> _DIRECTIONS FOR THIS TASK_
The result should be an exact copy of only the lines from the one holding "2018 JEEP CHEROKEE LATITUDE 2018 image" through the last line of the data below, please, without pictures.

> _Crawled caption data_
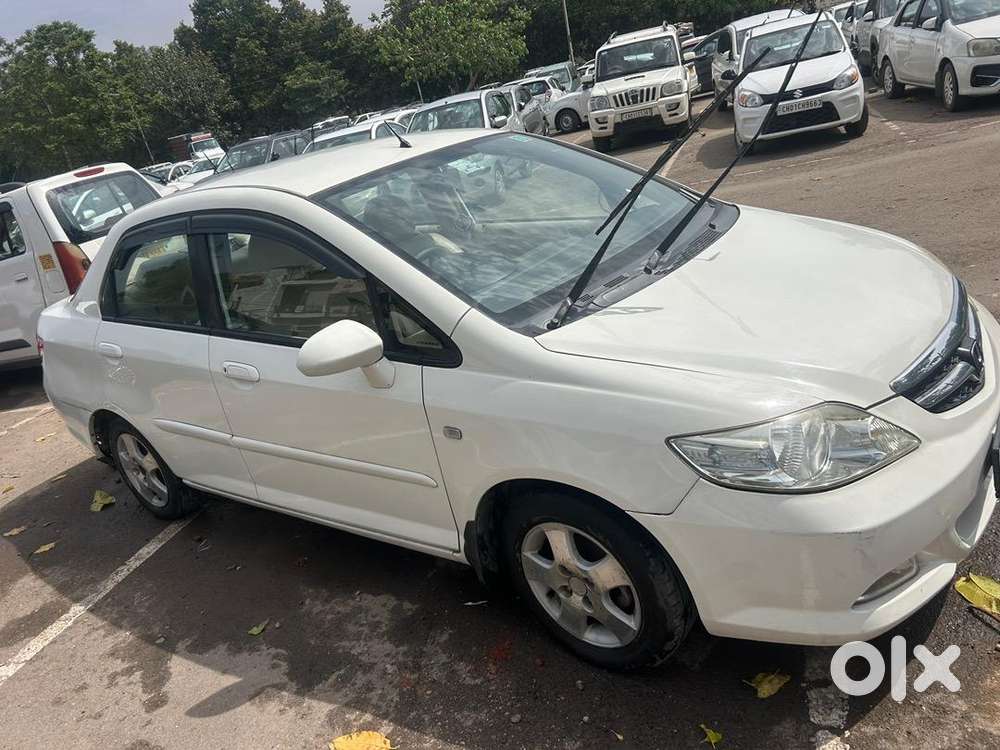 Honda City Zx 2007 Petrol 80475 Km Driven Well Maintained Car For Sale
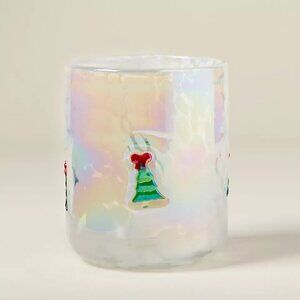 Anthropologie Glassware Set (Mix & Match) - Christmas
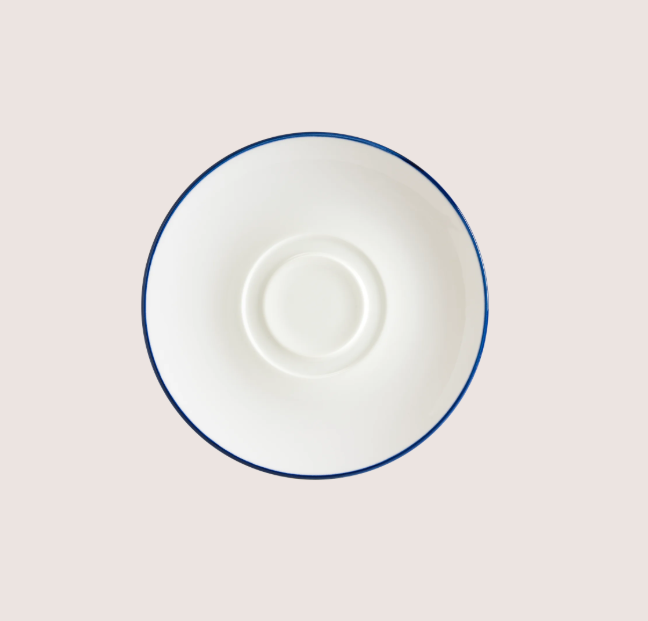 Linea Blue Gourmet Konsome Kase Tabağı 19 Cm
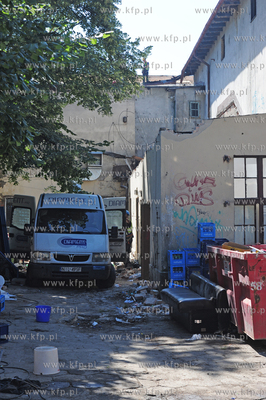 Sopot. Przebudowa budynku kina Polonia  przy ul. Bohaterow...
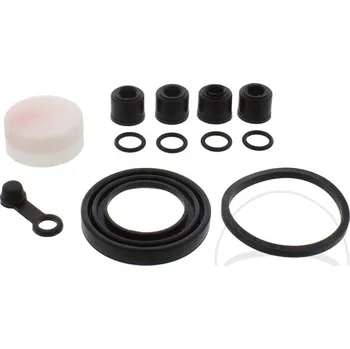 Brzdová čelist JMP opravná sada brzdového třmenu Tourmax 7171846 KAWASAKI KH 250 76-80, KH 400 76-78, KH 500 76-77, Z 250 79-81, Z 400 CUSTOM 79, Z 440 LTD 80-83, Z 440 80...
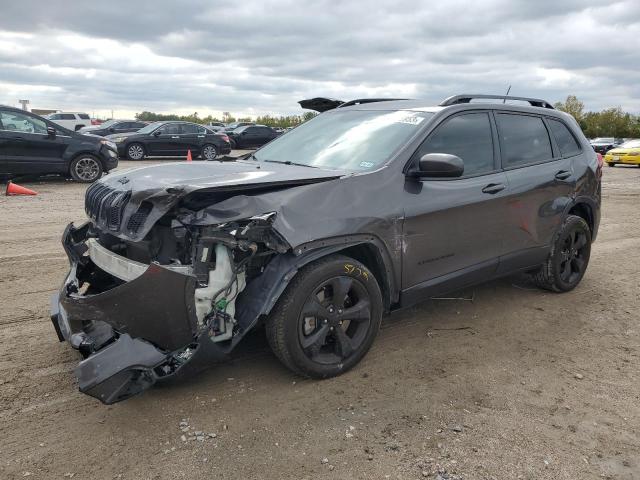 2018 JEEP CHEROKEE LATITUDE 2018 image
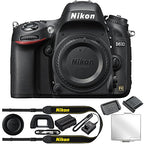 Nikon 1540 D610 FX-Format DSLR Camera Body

> _WORKED SOLUTION_
 2018 JEEP CHEROKEE LATITUDE 2018 image
 Nikon 1540 D610 FX-Format DSLR Camera Body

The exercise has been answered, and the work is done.